Além disso, Milei está convencido de que “O Único” e ele compartilham a mesma visão econômica. Ele baseia as ideias no acadêmico Jesús Huerta del Soto. “Deus é libertário”, pregou o espanhol no YouTube, onde afirma que “O Estado é a encarnação do Mal, do demônio, o veículo do mal”.

'Já estou curado'
Durante anos, Milei também frequentou um psicólogo, com quem se encontrava todas as sextas-feiras à tarde. Os encontros, porém, terminaram abruptamente: o profissional morreu durante a pandemia. Depois, ele chegou a ir a outro terapeuta, mas abandonou as sessões: “Já abordei os problemas que me preocupavam”, comunicou ele aos seus íntimos, dizendo que já estava “curado”.

Publicamente, o argentino faz poucas referências a essa faceta de sua vida, que o jornalista Juan Luis González abordou no livro “El Loco” (“O Louco”). Mas em maio de 2022, por exemplo, ele acusou Rodríguez Larreta, prefeito de Buenos Aires, de querer se intrometer em sua “história clínica”. “Uma das ameaças que recebo é: ou concordo em sair da política, ou conto quais psicofármacos eu tomo”, disse.

Com a morte de Conan, o distanciamento de Giacomini, o fim do relacionamento com a cantora Daniela Mori, e antes da entrada de sua atual namorada em sua vida, Karina aumentou sua influência emocional sobre ele. Ela passou de vendedora de bolos decorados no Instagram para avaliadora de “energias” e “constelações” daqueles que se aproximam do libertário, seja em transe ou com tarô.

'Batalha cultural'
Para Milei e sua irmã, os meandros políticos eram desconhecidos. Eles nunca militaram ou mesmo mostraram interesse pela política, embora a entrada tenha sido natural. Muitos viram a influência de Eurnekian por trás disso. Reduzir sua trajetória política apenas a um empresário, no entanto, seria um erro. Milei preencheu um espaço vazio após duas décadas de frustrações com o kirchnerismo e o Juntos por el Cambio.

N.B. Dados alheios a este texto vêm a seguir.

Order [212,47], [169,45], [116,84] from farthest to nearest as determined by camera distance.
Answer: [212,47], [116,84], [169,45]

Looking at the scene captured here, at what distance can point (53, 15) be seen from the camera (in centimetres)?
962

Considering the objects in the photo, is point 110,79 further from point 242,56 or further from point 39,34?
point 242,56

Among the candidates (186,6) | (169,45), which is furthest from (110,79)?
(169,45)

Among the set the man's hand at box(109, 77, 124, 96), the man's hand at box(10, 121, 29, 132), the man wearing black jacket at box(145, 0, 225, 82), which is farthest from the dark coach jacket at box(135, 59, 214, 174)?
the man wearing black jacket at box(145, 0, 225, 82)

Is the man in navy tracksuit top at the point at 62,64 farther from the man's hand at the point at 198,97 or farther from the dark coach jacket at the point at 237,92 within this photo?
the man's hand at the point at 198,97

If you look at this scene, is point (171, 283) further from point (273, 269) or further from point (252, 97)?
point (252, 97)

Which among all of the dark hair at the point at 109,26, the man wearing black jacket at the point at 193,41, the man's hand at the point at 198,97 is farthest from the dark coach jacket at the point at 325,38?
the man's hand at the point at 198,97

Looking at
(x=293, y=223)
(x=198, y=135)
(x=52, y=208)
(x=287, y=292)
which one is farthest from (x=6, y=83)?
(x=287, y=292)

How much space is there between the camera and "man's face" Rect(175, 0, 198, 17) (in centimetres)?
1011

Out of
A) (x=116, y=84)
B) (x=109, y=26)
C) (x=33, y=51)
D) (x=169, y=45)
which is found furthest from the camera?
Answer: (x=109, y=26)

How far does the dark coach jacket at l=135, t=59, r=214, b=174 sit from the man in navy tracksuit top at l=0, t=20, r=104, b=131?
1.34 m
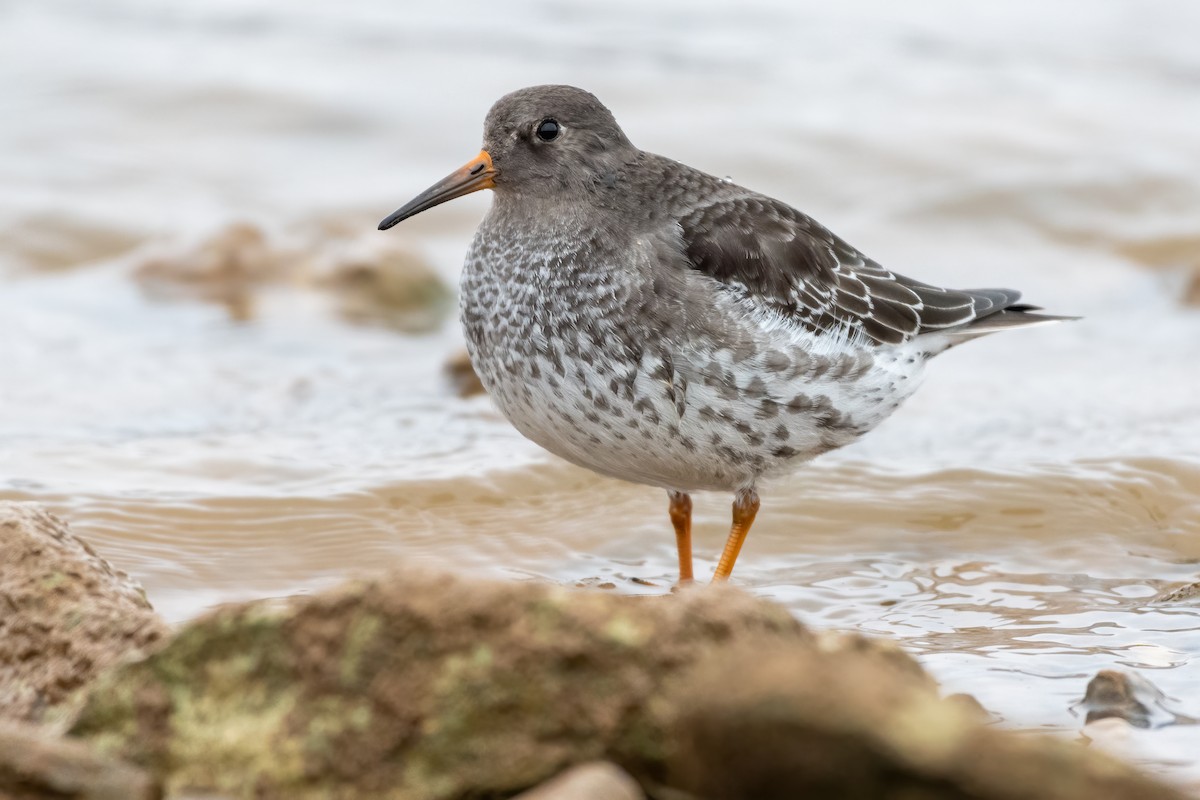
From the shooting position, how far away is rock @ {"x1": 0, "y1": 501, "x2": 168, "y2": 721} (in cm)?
448

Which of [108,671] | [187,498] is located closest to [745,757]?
[108,671]

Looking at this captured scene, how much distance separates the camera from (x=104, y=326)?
10.9m

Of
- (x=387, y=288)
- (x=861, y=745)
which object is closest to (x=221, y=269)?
(x=387, y=288)

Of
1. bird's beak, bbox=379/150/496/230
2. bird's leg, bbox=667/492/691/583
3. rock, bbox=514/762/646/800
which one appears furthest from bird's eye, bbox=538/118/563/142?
rock, bbox=514/762/646/800

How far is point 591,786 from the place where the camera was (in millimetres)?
3379

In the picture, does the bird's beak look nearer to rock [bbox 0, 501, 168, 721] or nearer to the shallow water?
the shallow water

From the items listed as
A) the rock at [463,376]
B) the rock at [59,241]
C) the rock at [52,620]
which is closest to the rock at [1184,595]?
the rock at [52,620]

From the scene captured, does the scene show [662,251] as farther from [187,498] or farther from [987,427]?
[987,427]

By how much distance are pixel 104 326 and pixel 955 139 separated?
28.5ft

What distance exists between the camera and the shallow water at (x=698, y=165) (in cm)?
718

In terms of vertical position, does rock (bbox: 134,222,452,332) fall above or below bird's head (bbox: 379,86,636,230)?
below

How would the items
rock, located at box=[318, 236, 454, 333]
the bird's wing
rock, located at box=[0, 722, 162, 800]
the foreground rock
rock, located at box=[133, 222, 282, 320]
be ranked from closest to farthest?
1. the foreground rock
2. rock, located at box=[0, 722, 162, 800]
3. the bird's wing
4. rock, located at box=[318, 236, 454, 333]
5. rock, located at box=[133, 222, 282, 320]

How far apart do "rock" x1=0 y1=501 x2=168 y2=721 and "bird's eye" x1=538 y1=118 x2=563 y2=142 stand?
2.97 m

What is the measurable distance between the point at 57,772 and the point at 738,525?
152 inches
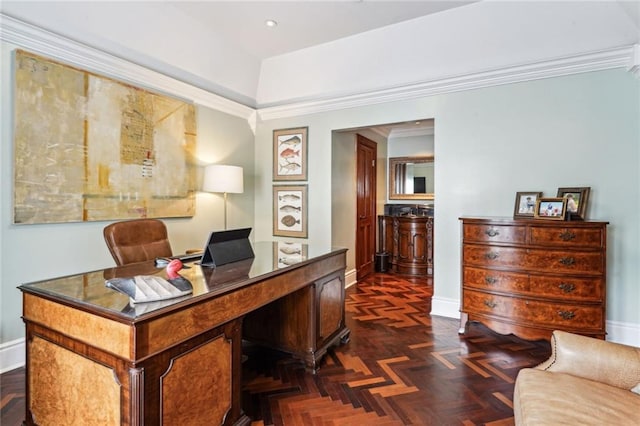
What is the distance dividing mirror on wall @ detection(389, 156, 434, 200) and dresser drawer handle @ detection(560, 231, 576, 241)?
326 cm

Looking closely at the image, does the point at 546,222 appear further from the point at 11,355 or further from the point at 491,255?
the point at 11,355

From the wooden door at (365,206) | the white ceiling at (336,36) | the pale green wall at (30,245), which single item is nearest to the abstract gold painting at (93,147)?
the pale green wall at (30,245)

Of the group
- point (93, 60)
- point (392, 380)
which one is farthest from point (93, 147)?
point (392, 380)

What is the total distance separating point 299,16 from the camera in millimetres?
3307

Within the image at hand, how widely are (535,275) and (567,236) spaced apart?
1.30 feet

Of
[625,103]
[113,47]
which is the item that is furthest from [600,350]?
[113,47]

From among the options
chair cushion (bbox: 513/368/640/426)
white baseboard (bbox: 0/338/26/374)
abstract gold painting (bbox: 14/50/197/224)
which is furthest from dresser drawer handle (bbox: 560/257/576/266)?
white baseboard (bbox: 0/338/26/374)

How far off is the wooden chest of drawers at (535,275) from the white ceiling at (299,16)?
219 cm

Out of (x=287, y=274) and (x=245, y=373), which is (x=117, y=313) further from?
(x=245, y=373)

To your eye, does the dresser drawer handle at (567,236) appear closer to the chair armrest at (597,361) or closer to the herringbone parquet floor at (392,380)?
the herringbone parquet floor at (392,380)

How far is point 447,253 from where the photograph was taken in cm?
362

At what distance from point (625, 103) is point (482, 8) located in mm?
1534

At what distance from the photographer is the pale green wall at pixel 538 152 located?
9.34ft

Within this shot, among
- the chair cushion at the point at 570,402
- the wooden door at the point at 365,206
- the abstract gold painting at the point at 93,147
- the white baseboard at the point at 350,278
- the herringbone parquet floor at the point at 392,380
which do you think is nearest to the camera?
the chair cushion at the point at 570,402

O que o levou a entrar na política? Milei repete que chegou o momento de enfrentar a “batalha cultural” contra a “casta”. Não foi mal, embora tenha acumulado controvérsias no caminho para a Casa Rosada. Desde a expulsão em massa de líderes e militantes até denúncias de plágio em seus livros, vendas de candidaturas em seu espaço e até mesmo cobrança de honorários por se reunir com potenciais investidores.

Mas ele venceu. Milei conseguiu personificar um sentimento social de raiva e frustração com a liderança tradicional argentina que carecia de representação política. E agora vem o mais difícil: governar. Apenas dez dias após assumir, enfrentou o primeiro desafio popular nas ruas, com protestos de movimentos sociais que se opõem ao ajuste. O libertário valoriza os resultados. Ele sabe que a gestão é tudo.